* _WORK ITEM_
Please reproduce the passage on second-line ART adherence and outcomes word for word, in full.

==== STUDY TEXT ====

The most common second-line ART NRTI backbones were: AZT + DDI, n = 88 (65%); AZT + 3TC, n = 30 (22%); 3TC alone, n = 7 (5%), and D4T + 3TC, n = 6 (4%), and the median duration of second-line ART follow-up was 34 months (IQR, 20–44 months). The median adherence in the 6 months before switch to second-line ART switch (during NNRTI–based first-line ART) was 67% (IQR, 33%–67%). Median adherence improved significantly in the first 6 months of second-line ART (median adherence 6 months before switch, 67%; median adherence during initial 6 months of second-line ART, 100%; P = 0.001). The median adherence remained high at months 12, 18, and 24 at 92% (IQR, 92%– 100%), 94% (IQR, 89%–100%), and 96% (IQR, 88%–100%), respectively.
Outcomes During Second-Line ART
Virologic, immunological, and clinical outcomes during the initial 24 months of second-line ART including events are described (Table 1). The rate of virologic failure during the first 24 months of second-line therapy was moderate (month 6: 26%, n = 36/136; month 12: 25%, n = 32/126; month 18: 21%, n = 23/112; and month 24: 25%, n = 25/99). Median CD4 cell count rose to more than 200 cells/mm3 rapidly by 6 months of second-line ART (month 6: median CD4 cell count 228 cells/mm3; month 12: median CD4 cell count 276 cells/mm3) and was greater than 300 cells/mm3 by month 18 of second-line ART (month 18 median CD4 cell count, 315 cells/mm3; and month 24, 330 cells/mm3).

==== MATERIAL PROVIDED ====

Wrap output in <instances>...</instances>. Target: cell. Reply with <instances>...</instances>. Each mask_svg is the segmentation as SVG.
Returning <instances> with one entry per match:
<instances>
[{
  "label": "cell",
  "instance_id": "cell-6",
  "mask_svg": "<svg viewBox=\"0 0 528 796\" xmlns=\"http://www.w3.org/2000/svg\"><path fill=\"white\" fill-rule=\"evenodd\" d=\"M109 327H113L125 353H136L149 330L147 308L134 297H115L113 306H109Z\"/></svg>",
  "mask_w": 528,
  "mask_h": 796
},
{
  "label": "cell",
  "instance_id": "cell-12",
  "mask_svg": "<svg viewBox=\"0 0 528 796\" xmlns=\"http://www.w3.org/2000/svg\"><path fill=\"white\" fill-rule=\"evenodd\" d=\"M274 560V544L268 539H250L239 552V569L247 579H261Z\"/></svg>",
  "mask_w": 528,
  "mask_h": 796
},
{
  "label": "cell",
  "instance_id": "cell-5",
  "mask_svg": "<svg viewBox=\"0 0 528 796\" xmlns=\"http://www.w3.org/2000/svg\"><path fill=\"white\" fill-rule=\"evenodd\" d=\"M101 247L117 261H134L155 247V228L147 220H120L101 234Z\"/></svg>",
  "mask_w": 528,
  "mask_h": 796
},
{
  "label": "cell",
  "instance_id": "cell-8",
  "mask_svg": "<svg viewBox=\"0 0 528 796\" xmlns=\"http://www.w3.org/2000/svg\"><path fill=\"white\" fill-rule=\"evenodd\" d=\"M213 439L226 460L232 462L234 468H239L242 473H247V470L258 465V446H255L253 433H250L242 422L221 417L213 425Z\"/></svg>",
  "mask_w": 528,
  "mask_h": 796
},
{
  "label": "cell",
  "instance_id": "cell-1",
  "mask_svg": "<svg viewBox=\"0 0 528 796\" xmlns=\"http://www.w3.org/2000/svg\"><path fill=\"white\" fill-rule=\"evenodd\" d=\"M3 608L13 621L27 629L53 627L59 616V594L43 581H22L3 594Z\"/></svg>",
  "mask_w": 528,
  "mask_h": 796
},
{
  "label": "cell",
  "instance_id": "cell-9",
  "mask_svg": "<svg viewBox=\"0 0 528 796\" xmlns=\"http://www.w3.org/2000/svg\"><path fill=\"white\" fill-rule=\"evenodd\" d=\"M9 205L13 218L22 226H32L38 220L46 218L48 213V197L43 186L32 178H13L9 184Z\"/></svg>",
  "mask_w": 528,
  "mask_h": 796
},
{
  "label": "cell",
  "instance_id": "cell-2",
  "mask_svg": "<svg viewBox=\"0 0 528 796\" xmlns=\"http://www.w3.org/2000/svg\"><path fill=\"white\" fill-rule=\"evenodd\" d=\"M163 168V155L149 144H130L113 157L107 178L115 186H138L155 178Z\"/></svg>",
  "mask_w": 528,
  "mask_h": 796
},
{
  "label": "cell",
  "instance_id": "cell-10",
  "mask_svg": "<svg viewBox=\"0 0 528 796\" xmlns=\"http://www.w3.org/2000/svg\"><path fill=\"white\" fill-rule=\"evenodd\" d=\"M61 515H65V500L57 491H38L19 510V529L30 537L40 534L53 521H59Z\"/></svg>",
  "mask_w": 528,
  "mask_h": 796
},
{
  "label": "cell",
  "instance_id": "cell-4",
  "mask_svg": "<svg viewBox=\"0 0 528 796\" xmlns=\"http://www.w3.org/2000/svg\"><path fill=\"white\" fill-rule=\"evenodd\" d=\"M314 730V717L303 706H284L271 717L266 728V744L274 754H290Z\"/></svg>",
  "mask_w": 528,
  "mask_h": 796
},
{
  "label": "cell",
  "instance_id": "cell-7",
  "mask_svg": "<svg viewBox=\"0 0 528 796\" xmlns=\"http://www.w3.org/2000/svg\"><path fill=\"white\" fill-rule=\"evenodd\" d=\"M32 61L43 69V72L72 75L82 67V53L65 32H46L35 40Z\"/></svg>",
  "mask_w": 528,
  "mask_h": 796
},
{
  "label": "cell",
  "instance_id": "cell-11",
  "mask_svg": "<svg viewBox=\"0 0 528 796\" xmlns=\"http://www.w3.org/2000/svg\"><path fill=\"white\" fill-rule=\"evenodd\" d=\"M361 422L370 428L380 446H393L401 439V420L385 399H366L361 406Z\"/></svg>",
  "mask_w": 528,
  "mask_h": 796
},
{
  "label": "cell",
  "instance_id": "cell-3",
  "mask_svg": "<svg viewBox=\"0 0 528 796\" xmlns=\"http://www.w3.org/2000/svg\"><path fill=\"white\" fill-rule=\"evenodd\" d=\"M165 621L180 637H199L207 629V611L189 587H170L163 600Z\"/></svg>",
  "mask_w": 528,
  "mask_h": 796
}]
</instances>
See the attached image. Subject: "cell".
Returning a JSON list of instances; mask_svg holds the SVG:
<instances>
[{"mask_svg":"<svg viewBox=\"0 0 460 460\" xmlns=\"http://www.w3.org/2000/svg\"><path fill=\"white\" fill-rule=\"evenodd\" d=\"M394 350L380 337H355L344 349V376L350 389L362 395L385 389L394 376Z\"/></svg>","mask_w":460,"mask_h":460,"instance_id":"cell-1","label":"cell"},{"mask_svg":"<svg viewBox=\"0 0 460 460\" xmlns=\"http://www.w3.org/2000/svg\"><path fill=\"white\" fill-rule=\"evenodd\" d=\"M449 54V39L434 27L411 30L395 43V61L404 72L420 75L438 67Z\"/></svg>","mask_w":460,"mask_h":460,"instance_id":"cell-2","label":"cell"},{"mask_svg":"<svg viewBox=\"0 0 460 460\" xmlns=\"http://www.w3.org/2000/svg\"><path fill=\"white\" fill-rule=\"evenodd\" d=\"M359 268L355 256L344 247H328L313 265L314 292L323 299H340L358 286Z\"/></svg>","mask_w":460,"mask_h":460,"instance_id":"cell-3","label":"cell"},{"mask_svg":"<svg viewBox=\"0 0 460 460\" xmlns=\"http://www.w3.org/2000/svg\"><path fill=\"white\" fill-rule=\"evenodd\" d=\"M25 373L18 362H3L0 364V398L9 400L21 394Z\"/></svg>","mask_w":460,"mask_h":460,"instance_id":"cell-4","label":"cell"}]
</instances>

====

* _SOLVED EXERCISE_
The most common second-line ART NRTI backbones were: AZT + DDI, n = 88 (65%); AZT + 3TC, n = 30 (22%); 3TC alone, n = 7 (5%), and D4T + 3TC, n = 6 (4%), and the median duration of second-line ART follow-up was 34 months (IQR, 20–44 months). The median adherence in the 6 months before switch to second-line ART switch (during NNRTI–based first-line ART) was 67% (IQR, 33%–67%). Median adherence improved significantly in the first 6 months of second-line ART (median adherence 6 months before switch, 67%; median adherence during initial 6 months of second-line ART, 100%; P = 0.001). The median adherence remained high at months 12, 18, and 24 at 92% (IQR, 92%– 100%), 94% (IQR, 89%–100%), and 96% (IQR, 88%–100%), respectively.
Outcomes During Second-Line ART
Virologic, immunological, and clinical outcomes during the initial 24 months of second-line ART including events are described (Table 1). The rate of virologic failure during the first 24 months of second-line therapy was moderate (month 6: 26%, n = 36/136; month 12: 25%, n = 32/126; month 18: 21%, n = 23/112; and month 24: 25%, n = 25/99). Median CD4 cell count rose to more than 200 cells/mm3 rapidly by 6 months of second-line ART (month 6: median CD4 cell count 228 cells/mm3; month 12: median CD4 cell count 276 cells/mm3) and was greater than 300 cells/mm3 by month 18 of second-line ART (month 18 median CD4 cell count, 315 cells/mm3; and month 24, 330 cells/mm3).